Transcribe, word for word and with nothing extra, the line containing "Please provide the" and each line that comes after it in the entries.

═════ ENTRIES SHOWN ═════

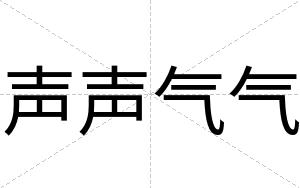 声声气气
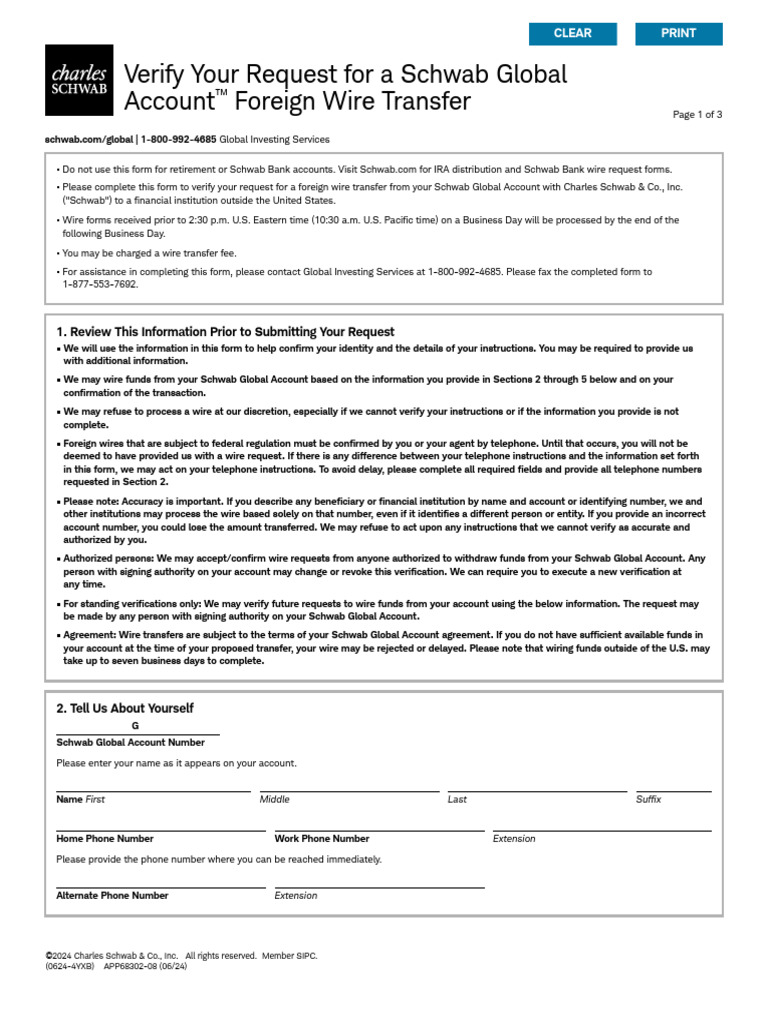 CLEAR PRINT

charles SCHWAB

Verify Your Request for a Schwab Global Account™ Foreign Wire Transfer

Page 1 of 3

schwab.com/global | 1-800-992-4685 Global Investing Services

• Do not use this form for retirement or Schwab Bank accounts. Visit Schwab.com for IRA distribution and Schwab Bank wire request forms.

• Please complete this form to verify your request for a foreign wire transfer from your Schwab Global Account with Charles Schwab & Co., Inc. ("Schwab") to a financial institution outside the United States.

• Wire forms received prior to 2:30 p.m. U.S. Eastern time (10:30 a.m. U.S. Pacific time) on a Business Day will be processed by the end of the following Business Day.

• You may be charged a wire transfer fee.

• For assistance in completing this form, please contact Global Investing Services at 1-800-992-4685. Please fax the completed form to 1-877-553-7692.

1. Review This Information Prior to Submitting Your Request

• We will use the information in this form to help confirm your identity and the details of your instructions. You may be required to provide us with additional information.

• We may wire funds from your Schwab Global Account based on the information you provide in Sections 2 through 5 below and on your confirmation of the transaction.

• We may refuse to process a wire at our discretion, especially if we cannot verify your instructions or if the information you provide is not complete.

• Foreign wires that are subject to federal regulation must be confirmed by you or your agent by telephone. Until that occurs, you will not be deemed to have provided us with a wire request. If there is any difference between your telephone instructions and the information set forth in this form, we may act on your telephone instructions. To avoid delay, please complete all required fields and provide all telephone numbers requested in Section 2.

• Please note: Accuracy is important. If you describe any beneficiary or financial institution by name and account or identifying number, we and other institutions may process the wire based solely on that number, even if it identifies a different person or entity. If you provide an incorrect account number, you could lose the amount transferred. We may refuse to act upon any instructions that we cannot verify as accurate and authorized by you.

• Authorized persons: We may accept/confirm wire requests from anyone authorized to withdraw funds from your Schwab Global Account. Any person with signing authority on your account may change or revoke this verification. We can require you to execute a new verification at any time.

• For standing verifications only: We may verify future requests to wire funds from your account using the below information. The request may be made by any person with signing authority on your Schwab Global Account.

• Agreement: Wire transfers are subject to the terms of your Schwab Global Account agreement. If you do not have sufficient available funds in your account at the time of your proposed transfer, your wire may be rejected or delayed. Please note that wiring funds outside of the U.S. may take up to seven business days to complete.

2. Tell Us About Yourself

G
Schwab Global Account Number

Please enter your name as it appears on your account.

Name First Middle Last Suffix

Home Phone Number Work Phone Number Extension

Please provide the phone number where you can be reached immediately.

Alternate Phone Number Extension

©2024 Charles Schwab & Co., Inc. All rights reserved. Member SIPC.
(0624-4YXB) APP68302-08 (06/24)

═════

EXPECTED OUTPUT:
Please provide the phone number where you can be reached immediately.

Alternate Phone Number Extension

©2024 Charles Schwab & Co., Inc. All rights reserved. Member SIPC.
(0624-4YXB) APP68302-08 (06/24)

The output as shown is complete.